Dans les pas des travaux de
Roger Bastide sur la
sociologie des maladies mentales (années 1960-80) et dans une démarche interdisciplinaire qui se situe à cheval entre la sociologie et la psychanalyse, cet essai pose la thèse que la névrose – au sens psychosexuel freudien – peut avoir une étiologie sociologique lorsqu'elle dérive d'une trajectoire de changement de classe sociale, qu'elle soit en promotion ou en régression. En effet, dans les deux sens, le déplacement social provoque des conflits intrapsychiques en relation avec le projet parental surtout lorsque l'identité sociale de l'individu est en contradiction avec l'histoire familiale (ou plus exactement avec son récit) y compris au sein du couple (dont l'endogamie sociale demeure très prédominante).

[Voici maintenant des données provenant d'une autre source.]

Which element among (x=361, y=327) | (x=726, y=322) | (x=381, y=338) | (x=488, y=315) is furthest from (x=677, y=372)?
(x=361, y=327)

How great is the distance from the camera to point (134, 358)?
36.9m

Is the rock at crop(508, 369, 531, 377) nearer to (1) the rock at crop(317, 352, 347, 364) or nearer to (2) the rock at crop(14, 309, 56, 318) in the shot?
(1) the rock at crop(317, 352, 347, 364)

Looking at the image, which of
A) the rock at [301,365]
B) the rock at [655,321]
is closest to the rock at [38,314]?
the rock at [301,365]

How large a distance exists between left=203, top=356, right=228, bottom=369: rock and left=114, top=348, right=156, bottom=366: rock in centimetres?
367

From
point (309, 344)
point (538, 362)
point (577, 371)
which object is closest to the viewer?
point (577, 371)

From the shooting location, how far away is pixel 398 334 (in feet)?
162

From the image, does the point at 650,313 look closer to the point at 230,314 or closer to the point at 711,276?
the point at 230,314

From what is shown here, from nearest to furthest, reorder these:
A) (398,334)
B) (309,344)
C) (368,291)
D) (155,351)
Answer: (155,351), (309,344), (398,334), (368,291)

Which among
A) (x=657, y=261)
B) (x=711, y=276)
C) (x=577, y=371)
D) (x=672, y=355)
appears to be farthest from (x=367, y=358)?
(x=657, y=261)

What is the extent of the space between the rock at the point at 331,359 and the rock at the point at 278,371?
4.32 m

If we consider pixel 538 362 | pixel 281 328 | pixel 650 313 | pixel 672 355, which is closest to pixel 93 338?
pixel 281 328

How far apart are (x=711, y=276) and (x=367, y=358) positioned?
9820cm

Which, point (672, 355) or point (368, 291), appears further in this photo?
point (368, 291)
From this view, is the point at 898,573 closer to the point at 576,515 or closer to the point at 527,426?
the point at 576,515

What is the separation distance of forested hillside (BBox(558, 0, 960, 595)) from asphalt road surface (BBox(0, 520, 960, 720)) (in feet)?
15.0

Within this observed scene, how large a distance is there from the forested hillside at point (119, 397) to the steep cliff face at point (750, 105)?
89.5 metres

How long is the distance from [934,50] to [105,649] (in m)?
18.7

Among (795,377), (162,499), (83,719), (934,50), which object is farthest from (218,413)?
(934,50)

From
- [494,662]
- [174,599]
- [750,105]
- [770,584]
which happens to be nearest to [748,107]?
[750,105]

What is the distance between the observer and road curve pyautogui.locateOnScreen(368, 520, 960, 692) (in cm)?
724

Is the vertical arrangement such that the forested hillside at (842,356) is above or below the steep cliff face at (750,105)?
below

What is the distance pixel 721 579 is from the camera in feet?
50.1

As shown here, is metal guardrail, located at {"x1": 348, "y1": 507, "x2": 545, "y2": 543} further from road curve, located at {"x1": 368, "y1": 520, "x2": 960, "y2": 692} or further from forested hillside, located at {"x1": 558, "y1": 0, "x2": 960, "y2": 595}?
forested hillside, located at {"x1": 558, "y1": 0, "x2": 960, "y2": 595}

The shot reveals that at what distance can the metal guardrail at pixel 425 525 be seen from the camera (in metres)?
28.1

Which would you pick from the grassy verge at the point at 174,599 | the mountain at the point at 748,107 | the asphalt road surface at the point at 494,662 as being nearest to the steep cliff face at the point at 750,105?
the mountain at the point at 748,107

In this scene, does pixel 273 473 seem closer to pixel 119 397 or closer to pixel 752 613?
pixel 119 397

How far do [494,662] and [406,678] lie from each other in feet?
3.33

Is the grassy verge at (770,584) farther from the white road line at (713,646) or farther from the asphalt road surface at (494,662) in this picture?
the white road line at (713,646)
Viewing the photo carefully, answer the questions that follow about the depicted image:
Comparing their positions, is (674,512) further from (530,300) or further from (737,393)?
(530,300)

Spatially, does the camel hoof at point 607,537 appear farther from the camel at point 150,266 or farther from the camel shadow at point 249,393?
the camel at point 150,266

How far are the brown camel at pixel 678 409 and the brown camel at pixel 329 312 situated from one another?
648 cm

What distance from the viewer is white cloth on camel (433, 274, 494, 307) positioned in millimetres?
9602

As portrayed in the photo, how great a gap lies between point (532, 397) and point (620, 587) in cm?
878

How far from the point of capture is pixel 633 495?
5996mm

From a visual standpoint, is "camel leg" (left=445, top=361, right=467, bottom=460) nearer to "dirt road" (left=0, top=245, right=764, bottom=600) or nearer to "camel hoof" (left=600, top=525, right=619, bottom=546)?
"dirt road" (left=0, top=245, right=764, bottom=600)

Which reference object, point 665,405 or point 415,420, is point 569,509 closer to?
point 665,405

La démonstration de cette thèse passe par une méthodologie sociologique fondée sur des séminaires intitulées « Roman familial et trajectoire sociale », ayant à la fois un but scientifique et thérapeutique, conformément à une compréhension de la sociologie en tant que clinique. La sociologie clinique possède le mérite d'éviter les écueils du sociologisme – qui tend vers le déterminisme des parcours individuels – et celui, opposé, du psychologisme – qui tend à occulter les raisons sociales des pathologies individuelles. Outre les résultats issus des séminaires, un usage abondant et convaincant est fait de textes littéraires autobiographiques ou non, notamment d'
Annie Ernaux mais aussi d'
August Strindberg et même de
Dostoïevski.
Ce travail possède une grande envergure et des qualités de traité de sociopsychologie. Néanmoins, malgré que la nouvelle édition date de 2016, il me semble qu'il est encore extrêmement marqué par le contexte social des années 1980 qui a vu son origine et sans doute une grande partie de son corpus. Par conséquent, une importance absolument prépondérante est accordée aux névroses de classe relatives aux parcours ascensionnels, représentés spécifiquement par ceux du genre d'
Annie Ernaux, à savoir la promotion sociale par l'excellence dans le cursus des études. Les trajectoires de régression sociale, liées à la précarisation et au déclassement, qui sont tellement plus répandues de nos jours, ne constituent pratiquement l'objet que d'un seul chapitre (ch. 6) sur douze, dans lequel, de plus, il est surtout question des difficultés de les observer ainsi que de quelques « caractéristiques des individus en régression » qui dont renvoient la balance plutôt du côté du psychologisme... Cette dissymétrie confère à l'ouvrage un ton décidément daté et dépassé. À noter la réception que fit
Annie Ernaux de cette étude où il est tellement question d'elle. Sans surprise, elle reprocha à la notion de « névrose de classe » d'être « affligeante », car figeant l'individu dans son indépassable névrose...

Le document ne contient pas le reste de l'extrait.